By Tiffany L. Mitchener, DVM
Let me tell you the story of my cousin: Girl meets boy. Girl falls in love with boy. Girl would like to marry boy. But there is one small issue…his beloved cat. Girl has been allergic to cats her whole life. Now what?
Pet allergies are on the rise in the general population. Fifteen percent of Americans are allergic to cats or dogs, with cat allergies twice as common as dog allergies. At the same time, pet ownership is increasing, with significantly more Americans owning pets today than they did thirty years ago. With rising allergies and increasing pet ownership, our scenario illustrates a common relationship issue today. Is there any hope for our “pet-crossed” lovers?
What causes people’s allergies to dogs and cats?
Contrary to popular belief, people are not allergic to the fur of dogs and cats. With dogs, people are allergic to a protein secreted by the oil-producing glands of the dog’s skin and saliva. This protein is released in the dead skin cells (“dander”) and saliva of the dog. With cats, people are allergic to a protein found primarily in the cat’s saliva. Since cats are active groomers, this protein is spread on their haircoat.
When people with pet allergies are exposed to the dog or cat protein (allergen), their immune systems react by going into “overdrive.” Their bodies produce antibodies against the allergen. This starts the chain reaction leading to the common clinical signs of allergies. Depending on their sensitivity, this reaction can occur after direct contact with the pet or by simply stepping into the home where an animal lives. People often complain of symptoms very similar to “hay fever” including coughing, wheezing, red and itchy eyes, a runny nose, and repeated sneezing. Sometimes a mild reaction will be delayed and appear hours after contact with the pet.
Some people who think that they are allergic to animals are actually reacting to pollens or molds carried on the haircoat of the animal, but not to the animal protein itself. Medical allergists strongly recommend allergy testing for anyone experiencing symptoms around dogs and cats. It is important to determine what the inciting allergen is in order to create a plan to help reduce symptoms. In many cases this can be performed by a medical doctor with a skin or blood test.
How do people with pet allergies live with a pet?
First and foremost, it is important to reduce the number of allergens in the environment. A few tips to help make your home pet allergen-free include:
- Replace carpet with hard surface flooring wherever possible.
- Clean fanatically. Regularly clean drapes, furniture and carpets. Use vacuums with incorporated HEPA filters and double thickness dust bags.
- Wash sheets, comforters, and furniture covers twice weekly.
- Keep pets out of bedrooms and closets.
================
WORK TASK
Please decide whether each statement below agrees with the pet allergies article, answering yes or no and quoting the words from the article that settle it. 1. Dog allergies are more common than cat allergies. 2. People with pet allergies are reacting to the animals' fur. 3. The article advises washing sheets twice a week.

(Stored data entries)
================
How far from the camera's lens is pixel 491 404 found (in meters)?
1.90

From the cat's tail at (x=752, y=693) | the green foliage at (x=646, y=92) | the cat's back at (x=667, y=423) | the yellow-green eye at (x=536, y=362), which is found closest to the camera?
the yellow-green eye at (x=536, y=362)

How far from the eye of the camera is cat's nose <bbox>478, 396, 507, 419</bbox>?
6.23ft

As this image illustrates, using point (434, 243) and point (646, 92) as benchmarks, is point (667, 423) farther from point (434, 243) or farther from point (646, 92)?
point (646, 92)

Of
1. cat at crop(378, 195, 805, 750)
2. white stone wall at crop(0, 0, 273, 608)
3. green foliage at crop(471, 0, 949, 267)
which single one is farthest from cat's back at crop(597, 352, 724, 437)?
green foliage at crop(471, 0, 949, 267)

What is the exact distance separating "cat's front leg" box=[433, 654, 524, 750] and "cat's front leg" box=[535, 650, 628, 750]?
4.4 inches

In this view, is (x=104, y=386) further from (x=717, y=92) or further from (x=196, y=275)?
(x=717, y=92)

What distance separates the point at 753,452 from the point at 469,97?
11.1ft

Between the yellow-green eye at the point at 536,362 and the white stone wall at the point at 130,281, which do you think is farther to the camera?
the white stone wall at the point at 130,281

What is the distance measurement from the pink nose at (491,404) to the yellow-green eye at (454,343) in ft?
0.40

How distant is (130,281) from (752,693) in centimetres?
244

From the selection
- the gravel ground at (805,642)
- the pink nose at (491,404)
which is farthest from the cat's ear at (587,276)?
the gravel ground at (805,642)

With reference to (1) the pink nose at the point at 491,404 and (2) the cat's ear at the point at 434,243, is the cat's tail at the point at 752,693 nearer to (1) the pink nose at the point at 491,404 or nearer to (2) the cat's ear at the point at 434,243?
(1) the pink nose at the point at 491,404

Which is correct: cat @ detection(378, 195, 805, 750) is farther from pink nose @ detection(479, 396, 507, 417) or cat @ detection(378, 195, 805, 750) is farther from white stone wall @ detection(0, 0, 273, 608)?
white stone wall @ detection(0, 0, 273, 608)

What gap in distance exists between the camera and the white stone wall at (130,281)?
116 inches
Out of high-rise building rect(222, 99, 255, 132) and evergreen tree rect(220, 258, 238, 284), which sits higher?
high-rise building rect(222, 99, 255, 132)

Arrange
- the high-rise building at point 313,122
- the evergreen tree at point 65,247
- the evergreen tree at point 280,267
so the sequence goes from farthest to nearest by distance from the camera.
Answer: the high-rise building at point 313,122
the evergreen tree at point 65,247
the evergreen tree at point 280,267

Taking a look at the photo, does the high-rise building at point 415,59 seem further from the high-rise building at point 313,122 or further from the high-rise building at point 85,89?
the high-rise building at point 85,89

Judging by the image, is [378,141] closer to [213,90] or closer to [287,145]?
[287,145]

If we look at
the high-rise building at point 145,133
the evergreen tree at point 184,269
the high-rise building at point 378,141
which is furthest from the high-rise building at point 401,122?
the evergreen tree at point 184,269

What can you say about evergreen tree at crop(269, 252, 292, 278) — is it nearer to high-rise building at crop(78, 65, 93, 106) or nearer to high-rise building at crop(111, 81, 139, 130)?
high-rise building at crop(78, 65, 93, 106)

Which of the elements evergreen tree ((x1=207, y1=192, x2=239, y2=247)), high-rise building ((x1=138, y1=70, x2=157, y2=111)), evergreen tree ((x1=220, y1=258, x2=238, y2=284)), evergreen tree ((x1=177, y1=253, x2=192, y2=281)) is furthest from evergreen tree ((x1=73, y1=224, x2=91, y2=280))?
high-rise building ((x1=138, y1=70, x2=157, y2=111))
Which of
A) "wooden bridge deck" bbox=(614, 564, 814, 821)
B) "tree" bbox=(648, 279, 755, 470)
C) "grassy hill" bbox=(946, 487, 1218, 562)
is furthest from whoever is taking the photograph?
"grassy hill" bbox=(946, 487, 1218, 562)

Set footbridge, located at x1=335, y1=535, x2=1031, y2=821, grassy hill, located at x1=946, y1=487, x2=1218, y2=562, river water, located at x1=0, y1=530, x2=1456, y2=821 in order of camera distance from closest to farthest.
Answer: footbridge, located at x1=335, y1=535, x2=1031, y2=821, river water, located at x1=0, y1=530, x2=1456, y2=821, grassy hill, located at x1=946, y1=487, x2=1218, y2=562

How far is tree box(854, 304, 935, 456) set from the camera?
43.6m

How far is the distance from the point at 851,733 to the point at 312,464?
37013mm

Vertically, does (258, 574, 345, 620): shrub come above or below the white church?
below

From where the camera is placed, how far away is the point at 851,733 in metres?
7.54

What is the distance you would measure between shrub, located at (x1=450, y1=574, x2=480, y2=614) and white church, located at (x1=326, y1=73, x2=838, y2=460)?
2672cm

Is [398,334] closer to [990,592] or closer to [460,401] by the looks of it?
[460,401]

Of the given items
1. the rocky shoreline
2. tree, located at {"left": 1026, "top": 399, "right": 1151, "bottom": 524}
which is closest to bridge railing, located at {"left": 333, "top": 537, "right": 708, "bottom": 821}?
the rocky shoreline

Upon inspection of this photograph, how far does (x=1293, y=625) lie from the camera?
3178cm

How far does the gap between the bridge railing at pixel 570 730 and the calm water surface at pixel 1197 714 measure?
================
REPLY TO THE TASK
1. No: "with cat allergies twice as common as dog allergies"
2. No: "people are not allergic to the fur of dogs and cats"
3. Yes: "Wash sheets, comforters, and furniture covers twice weekly."